** Begin PROVIDED ENTRIES **
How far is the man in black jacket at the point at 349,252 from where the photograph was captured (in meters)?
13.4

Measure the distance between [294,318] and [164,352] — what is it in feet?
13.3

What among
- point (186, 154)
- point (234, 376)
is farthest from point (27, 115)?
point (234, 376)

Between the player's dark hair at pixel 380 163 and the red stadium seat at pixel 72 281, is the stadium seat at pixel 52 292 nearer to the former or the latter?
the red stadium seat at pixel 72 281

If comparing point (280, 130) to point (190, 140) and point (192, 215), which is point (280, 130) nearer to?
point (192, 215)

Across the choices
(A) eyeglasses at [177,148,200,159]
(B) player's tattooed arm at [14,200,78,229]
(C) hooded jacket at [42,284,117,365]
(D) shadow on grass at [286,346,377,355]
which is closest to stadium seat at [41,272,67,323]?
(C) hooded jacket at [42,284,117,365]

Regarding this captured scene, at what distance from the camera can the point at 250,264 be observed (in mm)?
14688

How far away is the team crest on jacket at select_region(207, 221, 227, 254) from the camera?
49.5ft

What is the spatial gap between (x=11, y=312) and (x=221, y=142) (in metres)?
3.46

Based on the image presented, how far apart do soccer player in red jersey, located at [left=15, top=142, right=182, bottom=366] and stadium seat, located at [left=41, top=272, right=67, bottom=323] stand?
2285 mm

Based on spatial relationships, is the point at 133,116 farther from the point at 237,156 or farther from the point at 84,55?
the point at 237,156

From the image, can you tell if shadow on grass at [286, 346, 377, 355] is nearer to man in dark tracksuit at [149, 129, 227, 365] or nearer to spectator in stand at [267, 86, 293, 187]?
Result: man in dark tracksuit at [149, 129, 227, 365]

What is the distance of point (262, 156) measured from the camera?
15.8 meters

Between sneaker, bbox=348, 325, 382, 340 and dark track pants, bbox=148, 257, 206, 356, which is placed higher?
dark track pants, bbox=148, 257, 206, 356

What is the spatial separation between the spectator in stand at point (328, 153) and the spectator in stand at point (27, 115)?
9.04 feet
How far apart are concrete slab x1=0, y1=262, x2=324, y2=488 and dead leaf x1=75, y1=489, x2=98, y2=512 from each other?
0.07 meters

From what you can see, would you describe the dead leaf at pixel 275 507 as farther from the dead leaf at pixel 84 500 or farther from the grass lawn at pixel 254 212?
** End PROVIDED ENTRIES **
* [OBJECTIVE]
Rewrite all of the records above, substituting "fan in the stands" for every occurrence of "spectator in stand" and leaving everything else unchanged.

* [THE RESPONSE]
How far is the man in black jacket at the point at 349,252 from where the photograph was captured (in meters)?
13.4

Measure the distance between [294,318] and [164,352] — what is it in feet?
13.3

What among
- point (186, 154)
- point (234, 376)
is farthest from point (27, 115)?
point (234, 376)

Between the player's dark hair at pixel 380 163 and the red stadium seat at pixel 72 281, is the stadium seat at pixel 52 292 nearer to the former or the latter?
the red stadium seat at pixel 72 281

If comparing point (280, 130) to point (190, 140) and point (192, 215), which is point (280, 130) nearer to?
point (192, 215)

Across the choices
(A) eyeglasses at [177,148,200,159]
(B) player's tattooed arm at [14,200,78,229]
(C) hooded jacket at [42,284,117,365]
(D) shadow on grass at [286,346,377,355]
which is closest to stadium seat at [41,272,67,323]?
(C) hooded jacket at [42,284,117,365]

Regarding this captured scene, at what distance from the camera can the point at 250,264 be observed (in mm)?
14688

How far away is the team crest on jacket at select_region(207, 221, 227, 254) from the camera?
49.5ft

What is the spatial gap between (x=11, y=312) and (x=221, y=142) (in metres)?
3.46

Based on the image presented, how far apart do soccer player in red jersey, located at [left=15, top=142, right=182, bottom=366] and stadium seat, located at [left=41, top=272, right=67, bottom=323] stand?
2285 mm

Based on spatial relationships, is the point at 133,116 farther from the point at 237,156 or farther from the point at 84,55?
the point at 237,156

From the image, can you tell if shadow on grass at [286, 346, 377, 355] is nearer to man in dark tracksuit at [149, 129, 227, 365] or nearer to fan in the stands at [267, 86, 293, 187]?
Result: man in dark tracksuit at [149, 129, 227, 365]

What is the distance of point (262, 156) measured from the camera?
15.8 meters

Between sneaker, bbox=348, 325, 382, 340 and dark track pants, bbox=148, 257, 206, 356, which is placed higher?
dark track pants, bbox=148, 257, 206, 356

What is the spatial separation between the fan in the stands at point (328, 153) and the fan in the stands at point (27, 115)?
9.04 feet
How far apart are concrete slab x1=0, y1=262, x2=324, y2=488 and dead leaf x1=75, y1=489, x2=98, y2=512 from each other?
0.07 meters

From what you can see, would you describe the dead leaf at pixel 275 507 as farther from the dead leaf at pixel 84 500 or farther from the grass lawn at pixel 254 212?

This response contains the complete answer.